Not only that, but a federal court has now ruled that FDA can regulate your cells as drugs.
We reported in January that the US Food and Drug Administration wants to treat your body’s stem cells as drugs—cells taken from our own bodies and then re-implanted with the purpose of treating medical problems, usually to renew damaged body parts.
And now, as reported by the Wall Street Journal, a DC district court has ruled that these adult stem cells are in fact “drugs” (and therefore fall under FDA jurisdiction), even when the cells are taken from a patient and then re-inserted into him or her. In other words, the court ruled that you don’t have the right to stem cell treatment even when you’re using your own stem cells to treat your own injury!
The court’s ruling extends FDA oversight, at least in principle, into things as common as in-vitro fertilization. In other words, reproductive cells would also become “drugs” under the law.
Now a private company, Myriad Genetics, is arguing that they own the patent for two genes, BRAC1 and BRAC2, which account for most inherited forms of breast and ovarian cancer.
Women who are at high risk for inheriting breast cancer can test for mutations in these two genes. Under the Myriad gene test, called the BRACAnalysis, women who test positive have 82% higher risk of breast cancer and 44% higher risk of ovarian cancer. The results of the test are instrumental in determining a woman’s treatment options.
If Myriad’s patent claims are upheld, it means they have ownership over particular genes in the human body. They can charge whatever dollar amount they dream up to access those genes via the test—which is currently $4,000. Women concerned about their risk of breast or ovarian cancer wouldn’t be able to have anyone but Myriad look at their genes. And such a high price means a woman who might need the test the most might not be able to afford it.
The patents would keep competitors from offering tests, which restricts market competition to decrease prices, increase access, and improve the tests themselves. It would also cut off scientific research: scientists outside Myriad couldn’t study these genes without Myriad’s permission. Think of that: no new breast cancer therapies could be developed using these genes, because someone holds a patent on them and won’t give others access to them.

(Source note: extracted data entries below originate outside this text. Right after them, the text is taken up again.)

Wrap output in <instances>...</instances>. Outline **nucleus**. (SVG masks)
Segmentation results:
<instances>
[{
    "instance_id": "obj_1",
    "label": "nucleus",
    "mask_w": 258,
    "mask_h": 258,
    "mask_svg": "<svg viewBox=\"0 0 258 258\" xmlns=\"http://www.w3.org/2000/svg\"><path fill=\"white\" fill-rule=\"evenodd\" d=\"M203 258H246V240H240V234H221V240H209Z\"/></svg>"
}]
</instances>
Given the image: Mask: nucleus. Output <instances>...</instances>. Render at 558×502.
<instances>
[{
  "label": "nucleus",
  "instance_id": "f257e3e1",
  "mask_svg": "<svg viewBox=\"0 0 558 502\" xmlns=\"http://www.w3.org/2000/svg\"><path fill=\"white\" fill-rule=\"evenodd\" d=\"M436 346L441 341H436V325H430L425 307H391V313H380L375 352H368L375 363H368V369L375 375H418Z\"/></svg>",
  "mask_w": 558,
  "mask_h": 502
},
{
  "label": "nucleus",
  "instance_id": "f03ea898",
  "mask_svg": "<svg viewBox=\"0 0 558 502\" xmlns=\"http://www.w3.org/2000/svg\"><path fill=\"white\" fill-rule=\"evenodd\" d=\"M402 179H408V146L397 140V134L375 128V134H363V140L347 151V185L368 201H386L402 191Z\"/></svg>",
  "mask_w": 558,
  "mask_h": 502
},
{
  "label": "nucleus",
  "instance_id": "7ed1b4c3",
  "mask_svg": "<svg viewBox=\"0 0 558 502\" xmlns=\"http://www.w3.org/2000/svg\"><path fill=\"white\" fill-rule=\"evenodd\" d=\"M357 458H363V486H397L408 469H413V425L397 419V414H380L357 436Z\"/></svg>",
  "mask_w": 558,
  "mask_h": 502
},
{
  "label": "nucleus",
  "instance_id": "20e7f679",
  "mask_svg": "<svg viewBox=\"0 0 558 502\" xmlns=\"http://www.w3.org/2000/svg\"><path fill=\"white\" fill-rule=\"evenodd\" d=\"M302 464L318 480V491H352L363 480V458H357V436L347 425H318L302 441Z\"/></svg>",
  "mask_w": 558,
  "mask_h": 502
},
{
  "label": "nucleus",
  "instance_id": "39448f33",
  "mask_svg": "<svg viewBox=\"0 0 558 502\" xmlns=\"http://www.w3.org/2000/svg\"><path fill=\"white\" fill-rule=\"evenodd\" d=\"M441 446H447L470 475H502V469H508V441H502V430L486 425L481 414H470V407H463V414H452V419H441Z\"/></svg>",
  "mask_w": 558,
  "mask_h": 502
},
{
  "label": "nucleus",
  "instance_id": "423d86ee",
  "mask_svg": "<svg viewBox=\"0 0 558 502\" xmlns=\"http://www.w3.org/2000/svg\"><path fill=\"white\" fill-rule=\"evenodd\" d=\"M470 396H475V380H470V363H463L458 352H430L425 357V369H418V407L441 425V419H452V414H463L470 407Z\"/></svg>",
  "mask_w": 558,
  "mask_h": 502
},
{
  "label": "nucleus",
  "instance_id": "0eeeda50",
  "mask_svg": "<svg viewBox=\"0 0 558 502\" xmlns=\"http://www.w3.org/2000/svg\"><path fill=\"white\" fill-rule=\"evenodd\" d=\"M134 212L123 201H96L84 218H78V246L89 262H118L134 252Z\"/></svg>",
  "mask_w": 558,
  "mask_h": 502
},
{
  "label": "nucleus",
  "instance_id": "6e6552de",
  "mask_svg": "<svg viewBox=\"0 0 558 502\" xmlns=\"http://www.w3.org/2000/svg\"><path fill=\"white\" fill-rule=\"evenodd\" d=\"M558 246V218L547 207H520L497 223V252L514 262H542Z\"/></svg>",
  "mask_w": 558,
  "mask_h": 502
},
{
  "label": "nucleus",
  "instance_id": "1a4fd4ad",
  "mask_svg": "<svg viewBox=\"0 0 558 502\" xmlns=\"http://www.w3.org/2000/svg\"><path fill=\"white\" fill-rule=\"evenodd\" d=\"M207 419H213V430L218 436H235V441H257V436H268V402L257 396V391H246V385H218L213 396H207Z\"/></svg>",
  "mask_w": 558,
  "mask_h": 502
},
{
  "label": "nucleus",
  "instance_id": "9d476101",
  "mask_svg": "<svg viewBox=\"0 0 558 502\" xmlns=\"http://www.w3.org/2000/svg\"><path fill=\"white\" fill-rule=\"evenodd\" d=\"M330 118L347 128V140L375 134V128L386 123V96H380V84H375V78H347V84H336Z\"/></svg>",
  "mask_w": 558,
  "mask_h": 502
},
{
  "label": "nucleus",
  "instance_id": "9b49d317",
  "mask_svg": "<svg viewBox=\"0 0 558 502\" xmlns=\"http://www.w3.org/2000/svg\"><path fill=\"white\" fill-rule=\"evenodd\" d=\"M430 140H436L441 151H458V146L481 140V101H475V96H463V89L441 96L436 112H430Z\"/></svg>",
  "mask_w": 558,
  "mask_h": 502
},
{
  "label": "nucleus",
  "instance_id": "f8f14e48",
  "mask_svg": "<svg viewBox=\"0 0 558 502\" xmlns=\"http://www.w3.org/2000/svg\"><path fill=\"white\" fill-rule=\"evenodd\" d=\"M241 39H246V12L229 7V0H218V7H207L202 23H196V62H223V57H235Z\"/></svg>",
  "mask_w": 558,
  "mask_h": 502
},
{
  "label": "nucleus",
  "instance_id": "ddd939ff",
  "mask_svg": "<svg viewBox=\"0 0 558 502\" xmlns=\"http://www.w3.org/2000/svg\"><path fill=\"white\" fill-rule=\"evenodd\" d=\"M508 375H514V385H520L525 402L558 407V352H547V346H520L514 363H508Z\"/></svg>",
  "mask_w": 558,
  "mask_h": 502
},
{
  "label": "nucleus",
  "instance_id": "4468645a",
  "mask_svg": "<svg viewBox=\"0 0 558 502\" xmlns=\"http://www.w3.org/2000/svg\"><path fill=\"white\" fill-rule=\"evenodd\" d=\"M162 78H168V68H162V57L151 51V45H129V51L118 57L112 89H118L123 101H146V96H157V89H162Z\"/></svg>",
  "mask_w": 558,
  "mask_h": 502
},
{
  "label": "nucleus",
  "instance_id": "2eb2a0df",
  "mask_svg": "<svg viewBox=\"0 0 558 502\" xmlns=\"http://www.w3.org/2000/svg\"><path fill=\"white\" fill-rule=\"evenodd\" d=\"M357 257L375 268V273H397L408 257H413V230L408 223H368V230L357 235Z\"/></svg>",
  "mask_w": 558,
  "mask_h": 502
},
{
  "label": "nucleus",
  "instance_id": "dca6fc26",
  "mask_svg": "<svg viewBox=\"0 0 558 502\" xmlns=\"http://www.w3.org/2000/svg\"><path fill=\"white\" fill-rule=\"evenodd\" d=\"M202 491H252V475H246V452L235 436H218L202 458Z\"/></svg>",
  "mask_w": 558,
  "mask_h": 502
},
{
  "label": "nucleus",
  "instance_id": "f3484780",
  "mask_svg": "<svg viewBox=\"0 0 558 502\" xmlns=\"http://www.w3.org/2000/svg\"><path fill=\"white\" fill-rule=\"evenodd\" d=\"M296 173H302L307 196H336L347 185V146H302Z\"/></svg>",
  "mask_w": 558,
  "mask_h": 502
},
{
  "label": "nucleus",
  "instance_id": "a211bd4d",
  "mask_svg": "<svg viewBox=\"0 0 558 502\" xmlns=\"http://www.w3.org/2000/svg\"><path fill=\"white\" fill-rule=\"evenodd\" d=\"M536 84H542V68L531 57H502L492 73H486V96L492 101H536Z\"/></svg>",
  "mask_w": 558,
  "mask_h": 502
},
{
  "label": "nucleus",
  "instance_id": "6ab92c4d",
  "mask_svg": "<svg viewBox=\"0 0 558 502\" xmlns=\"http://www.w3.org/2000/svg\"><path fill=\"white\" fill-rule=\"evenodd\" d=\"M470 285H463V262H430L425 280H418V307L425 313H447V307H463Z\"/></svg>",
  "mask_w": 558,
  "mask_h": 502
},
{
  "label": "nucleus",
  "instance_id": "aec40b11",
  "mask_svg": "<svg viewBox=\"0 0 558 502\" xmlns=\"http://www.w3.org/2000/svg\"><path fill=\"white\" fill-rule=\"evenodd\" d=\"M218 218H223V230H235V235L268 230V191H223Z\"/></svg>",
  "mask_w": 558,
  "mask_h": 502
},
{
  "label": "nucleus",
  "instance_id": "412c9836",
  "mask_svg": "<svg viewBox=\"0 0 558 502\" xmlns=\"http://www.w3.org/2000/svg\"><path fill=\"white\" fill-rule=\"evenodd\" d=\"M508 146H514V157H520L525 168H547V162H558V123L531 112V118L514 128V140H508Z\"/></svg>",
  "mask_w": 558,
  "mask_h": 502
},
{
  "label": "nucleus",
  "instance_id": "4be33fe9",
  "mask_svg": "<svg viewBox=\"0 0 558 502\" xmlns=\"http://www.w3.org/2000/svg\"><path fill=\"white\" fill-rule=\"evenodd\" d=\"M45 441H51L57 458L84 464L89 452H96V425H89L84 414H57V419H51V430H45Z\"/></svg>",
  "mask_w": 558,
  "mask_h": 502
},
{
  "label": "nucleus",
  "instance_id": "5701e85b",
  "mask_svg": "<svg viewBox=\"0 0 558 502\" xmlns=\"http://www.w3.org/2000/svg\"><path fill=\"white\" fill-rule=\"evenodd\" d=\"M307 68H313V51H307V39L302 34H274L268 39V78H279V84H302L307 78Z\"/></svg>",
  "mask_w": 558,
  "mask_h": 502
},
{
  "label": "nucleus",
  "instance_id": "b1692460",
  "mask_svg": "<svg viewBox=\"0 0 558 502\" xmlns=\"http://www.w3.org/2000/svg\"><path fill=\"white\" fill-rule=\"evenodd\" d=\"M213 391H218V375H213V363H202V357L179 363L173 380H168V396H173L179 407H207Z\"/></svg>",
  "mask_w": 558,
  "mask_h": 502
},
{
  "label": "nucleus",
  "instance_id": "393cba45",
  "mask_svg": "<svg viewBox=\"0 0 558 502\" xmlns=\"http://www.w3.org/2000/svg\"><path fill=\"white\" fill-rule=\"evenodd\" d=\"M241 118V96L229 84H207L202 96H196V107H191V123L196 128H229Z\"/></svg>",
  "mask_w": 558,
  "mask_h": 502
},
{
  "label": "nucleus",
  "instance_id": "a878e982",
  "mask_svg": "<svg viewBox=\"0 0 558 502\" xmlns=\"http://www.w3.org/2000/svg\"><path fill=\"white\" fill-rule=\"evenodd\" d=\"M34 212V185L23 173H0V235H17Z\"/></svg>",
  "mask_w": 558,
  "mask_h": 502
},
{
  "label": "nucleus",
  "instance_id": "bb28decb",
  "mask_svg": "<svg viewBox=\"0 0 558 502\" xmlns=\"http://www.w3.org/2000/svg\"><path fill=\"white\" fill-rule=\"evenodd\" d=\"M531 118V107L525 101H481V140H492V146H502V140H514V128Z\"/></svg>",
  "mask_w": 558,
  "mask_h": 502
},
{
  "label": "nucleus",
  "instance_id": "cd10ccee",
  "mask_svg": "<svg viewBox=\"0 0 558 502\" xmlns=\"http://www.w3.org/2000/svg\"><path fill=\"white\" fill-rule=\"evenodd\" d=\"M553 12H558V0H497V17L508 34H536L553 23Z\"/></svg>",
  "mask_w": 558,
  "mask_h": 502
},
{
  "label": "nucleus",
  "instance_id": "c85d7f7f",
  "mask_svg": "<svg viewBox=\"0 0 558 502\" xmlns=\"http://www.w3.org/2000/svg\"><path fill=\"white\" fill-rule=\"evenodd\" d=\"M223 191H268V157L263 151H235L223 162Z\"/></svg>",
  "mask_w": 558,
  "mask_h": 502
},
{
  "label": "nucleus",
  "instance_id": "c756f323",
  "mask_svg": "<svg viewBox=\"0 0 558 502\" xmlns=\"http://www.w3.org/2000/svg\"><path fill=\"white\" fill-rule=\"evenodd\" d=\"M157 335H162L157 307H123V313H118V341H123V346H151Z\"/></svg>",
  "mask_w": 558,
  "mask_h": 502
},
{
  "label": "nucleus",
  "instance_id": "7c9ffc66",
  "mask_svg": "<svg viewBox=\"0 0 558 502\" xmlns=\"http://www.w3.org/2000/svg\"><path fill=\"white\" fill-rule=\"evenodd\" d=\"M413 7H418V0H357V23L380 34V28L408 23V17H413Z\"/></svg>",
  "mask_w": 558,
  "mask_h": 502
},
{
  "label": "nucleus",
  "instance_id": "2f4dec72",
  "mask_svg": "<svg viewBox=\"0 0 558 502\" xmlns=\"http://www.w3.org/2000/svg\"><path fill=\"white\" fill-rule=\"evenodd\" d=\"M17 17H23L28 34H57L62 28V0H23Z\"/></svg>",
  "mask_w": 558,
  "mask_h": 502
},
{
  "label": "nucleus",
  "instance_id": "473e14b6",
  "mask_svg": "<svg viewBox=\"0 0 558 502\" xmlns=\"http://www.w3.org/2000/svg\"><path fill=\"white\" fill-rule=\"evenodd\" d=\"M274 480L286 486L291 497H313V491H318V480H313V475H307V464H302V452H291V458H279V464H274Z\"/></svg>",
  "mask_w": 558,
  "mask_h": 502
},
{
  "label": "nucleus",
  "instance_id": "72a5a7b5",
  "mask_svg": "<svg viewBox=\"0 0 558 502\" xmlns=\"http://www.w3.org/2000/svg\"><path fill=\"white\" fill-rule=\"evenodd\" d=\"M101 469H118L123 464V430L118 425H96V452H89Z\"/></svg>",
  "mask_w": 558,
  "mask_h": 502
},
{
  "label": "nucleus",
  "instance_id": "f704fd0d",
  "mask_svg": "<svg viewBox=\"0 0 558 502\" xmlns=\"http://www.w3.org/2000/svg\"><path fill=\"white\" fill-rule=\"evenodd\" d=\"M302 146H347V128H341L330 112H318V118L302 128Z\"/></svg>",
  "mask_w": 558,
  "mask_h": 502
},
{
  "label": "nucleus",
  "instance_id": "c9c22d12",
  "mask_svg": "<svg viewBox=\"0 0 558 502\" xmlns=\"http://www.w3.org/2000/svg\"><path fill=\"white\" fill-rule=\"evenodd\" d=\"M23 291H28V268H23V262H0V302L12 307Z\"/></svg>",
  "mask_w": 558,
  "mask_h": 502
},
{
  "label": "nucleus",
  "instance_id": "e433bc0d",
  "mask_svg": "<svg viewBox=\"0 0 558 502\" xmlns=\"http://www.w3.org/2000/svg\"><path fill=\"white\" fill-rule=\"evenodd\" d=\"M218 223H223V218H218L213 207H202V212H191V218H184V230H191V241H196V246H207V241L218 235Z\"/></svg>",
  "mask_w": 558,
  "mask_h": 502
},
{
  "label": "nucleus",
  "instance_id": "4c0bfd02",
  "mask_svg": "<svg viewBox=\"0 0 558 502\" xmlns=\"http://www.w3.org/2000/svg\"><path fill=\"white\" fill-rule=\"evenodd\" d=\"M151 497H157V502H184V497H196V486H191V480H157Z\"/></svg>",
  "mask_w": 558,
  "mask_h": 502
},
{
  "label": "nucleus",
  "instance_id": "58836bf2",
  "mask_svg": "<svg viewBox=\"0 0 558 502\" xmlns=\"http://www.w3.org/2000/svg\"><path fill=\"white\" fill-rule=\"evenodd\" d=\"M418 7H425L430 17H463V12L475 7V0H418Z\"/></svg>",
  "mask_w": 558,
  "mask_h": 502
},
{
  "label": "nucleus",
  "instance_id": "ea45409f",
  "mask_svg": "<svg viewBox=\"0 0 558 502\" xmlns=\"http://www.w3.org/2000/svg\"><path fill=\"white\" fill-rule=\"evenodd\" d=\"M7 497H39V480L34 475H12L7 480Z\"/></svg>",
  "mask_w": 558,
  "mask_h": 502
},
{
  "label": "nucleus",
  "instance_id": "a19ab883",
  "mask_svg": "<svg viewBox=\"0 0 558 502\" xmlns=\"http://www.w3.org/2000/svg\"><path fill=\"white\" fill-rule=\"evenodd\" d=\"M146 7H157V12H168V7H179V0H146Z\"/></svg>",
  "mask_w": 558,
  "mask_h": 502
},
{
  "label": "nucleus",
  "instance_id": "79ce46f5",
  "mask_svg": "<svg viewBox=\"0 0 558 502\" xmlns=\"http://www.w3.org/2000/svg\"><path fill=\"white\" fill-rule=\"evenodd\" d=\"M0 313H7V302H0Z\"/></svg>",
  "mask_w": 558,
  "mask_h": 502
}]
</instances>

The American Civil Liberties Union and the Public Patent Foundation filed lawsuit against Myriad, the University of Utah Research Foundation, and the US Patent and Trademark Office. They said the patent restricts scientific research and patient access to medical care, and violates the First Amendment and patent law because genes are part of nature and therefore cannot be patented.
ACLU and PPF won in the lower court, but lost on appeal in federal court. Two of the judges said genes can be patented because testing looks for distinctive chemical forms of the genes and not as they appear naturally in the body. The dissenting judge argued that “plucking a leaf from a tree does not turn it into a human-made invention.”
However, in March the Supreme Court vacated the decision. They instructed the appeals court revisit the case, and arguments will begin on July 20. ACLU will be arguing that genes are natural and therefore cannot be patented.
Dietary supplements have long been denied patent protection because they are considered natural. The same standards should apply to the pharmaceutical industry. The system shouldn’t create loopholes to allow them patent protections on our own bodies just to increase their profits and deny consumer access.